→ **The tasks**
**A)** From the cfe-dev post on the bounds attribute extension, return everything from "Thu Sep 24 00:45:33" down to "my (long) mail.".
**B)** In the cfe-dev post on the bounds attribute extension, what does the SAL language use instead of attributes?

→ **Provided text**
━━━

[cfe-dev] Language extension: attribute((bounds))/attribute((bounded))

Thu Sep 24 00:45:33 PDT 2009

On 2009-09-24 05:46, Ted Kremenek wrote:
> Hi Edwin,
>
> I find this proposal interesting!

Hi Ted,

Thanks for the patience of reading through my (long) mail.

> I have a few comments inline, but I also wanted to draw attention to
> Microsoft's "Standard Annotation Language" (or SAL), which were
> originally derived to extend buffer overflow checking by the compiler
> (and other tools):
>
> http://msdn.microsoft.com/en-us/library/ms235402(VS.80).aspx
>
> While I'm not suggesting that we definitely implement SAL in Clang, I
> think it is worth at least considering some of the ideas there, as the
> encompass not only the annotation you propose but a more general set
> of annotations that can be used for security checking.  Moreover,
> there is some value having a common set of buffer overflow annotations
> that work across various platforms and compilers.

It seems the SAL language doesn't use attributes, but reserved keywords,
it would be trivial to implement a sal.h header once we have the attributes:
#define _ecount(variable) __attribute__((ebounds(variable)))

━━━

→ **Stored rows**
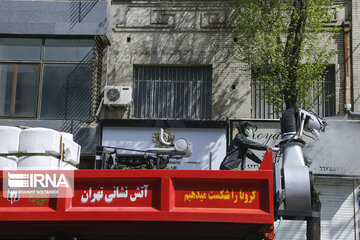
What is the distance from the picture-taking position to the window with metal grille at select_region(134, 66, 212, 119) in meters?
14.3

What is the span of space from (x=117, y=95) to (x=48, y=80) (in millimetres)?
2322

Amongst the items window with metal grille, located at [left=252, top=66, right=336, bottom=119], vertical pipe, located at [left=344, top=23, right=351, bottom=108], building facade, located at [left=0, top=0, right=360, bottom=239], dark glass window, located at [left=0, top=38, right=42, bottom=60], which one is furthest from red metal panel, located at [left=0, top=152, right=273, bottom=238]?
dark glass window, located at [left=0, top=38, right=42, bottom=60]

━━━

→ **Final answers**
**A)**
Thu Sep 24 00:45:33 PDT 2009

On 2009-09-24 05:46, Ted Kremenek wrote:
> Hi Edwin,
>
> I find this proposal interesting!

Hi Ted,

Thanks for the patience of reading through my (long) mail.

**B)** Reserved keywords.